Barry Cain of Record Mirror wrote in a review that Tejas was highlighted by the songs "Arrested For Driving While Blind" and "El Diablo". He states that "El Diablo" had "struck him as being about the most haunting song he ever come across". Cain also praised the vocals and guitar playing of Billy Gibbons on the album.

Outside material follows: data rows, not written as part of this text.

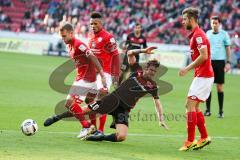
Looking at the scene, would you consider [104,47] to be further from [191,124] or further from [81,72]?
[191,124]

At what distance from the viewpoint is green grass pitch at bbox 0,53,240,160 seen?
948 centimetres

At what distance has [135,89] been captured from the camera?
11.1m

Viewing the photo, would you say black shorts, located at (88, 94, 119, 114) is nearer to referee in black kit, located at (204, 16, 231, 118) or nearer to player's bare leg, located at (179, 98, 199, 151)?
player's bare leg, located at (179, 98, 199, 151)

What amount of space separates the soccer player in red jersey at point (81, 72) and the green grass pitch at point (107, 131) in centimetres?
52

Writing for the Something Else! webzine in 2016, M. C. Mosquito said, "There are actually a lot of very good songs on Tejas, but many critics and much of the public dismissed it as ZZ Top gone "countrified," in part because of the twangy opener "It's Only Love." ... The rest of the record, however, is only a little more country than the rest of the band's initial albums. Had that song been shuffled down elsewhere in the sequence and replaced with something like "Ten Dollar Man" as the lead off track, maybe the twang tone factor wouldn't have been so noticeable, making it more marketable to the rock 'n' roll crowd. Then again, there's some pretty countrified fiddle in there too, so maybe the country label is kind of legit."

Professional ratings
Review scores
| Source | Rating |
| AllMusic | Star |
| Christgau's Record Guide | C+ |
| Rolling Stone | (not rated) |
| The Rolling Stone Album Guide | Star Half star |

== Track listing ==
All lead vocals are by Billy Gibbons, except where noted.

Side one
| No. | Title | Lead vocals | Length |
|---|---|---|---|
| 1. | "It's Only Love" | Gibbons; Hill; | 4:24 |
| 2. | "Arrested for Driving While Blind" |  | 3:05 |
| 3. | "El Diablo" |  | 4:20 |
| 4. | "Snappy Kakkie" |  | 2:56 |
| 5. | "Enjoy and Get It On" |  | 3:23 |

Side two
| No. | Title | Lead vocals | Length |
|---|---|---|---|
| 1. | "Ten Dollar Man" | Hill | 3:42 |
| 2. | "Pan Am Highway Blues" | Gibbons; Hill; | 3:15 |
| 3. | "Avalon Hideaway" | Gibbons; Hill; | 3:07 |
| 4. | "She's a Heartbreaker" |  | 3:02 |
| 5. | "Asleep in the Desert" (instrumental) |  | 3:24 |

== Personnel ==
ZZ Top
- Billy Gibbons – guitar, vocals, harmonica
- Dusty Hill – bass, lead vocals on "Ten Dollar Man", co-lead vocals on "It's Only Love", "Snappy Kakkie", "Avalon Hideaway", and on "She's a Heartbreaker"
- Frank Beard – drums, percussion

Additional musician
- Lenny Solomon – violin on "She's a Heartbreaker"

Production
- Producer – Bill Ham
- Engineer – Terry Manning
- Mastering – Larry Nix
- Photography – Lee and Lesser
- Album concept – Bill Ham
- Album design – Bill Narum

==Charts==

Weekly chart performance for Tejas
| Chart (1976–1977) | Peak position |
|---|---|
| Australian Albums (Kent Music Report) | 72 |
| Canada Top Albums/CDs (RPM) | 3 |
| Japanese Albums (Oricon) | 42 |
| Swedish Albums (Sverigetopplistan) | 21 |
| US Billboard 200 | 17 |

==Certifications==

Certifications for Tejas
| Region | Certification | Certified units/sales |
| United States (RIAA) | Gold | 500,000^{^} |
^{^} Shipments figures based on certification alone.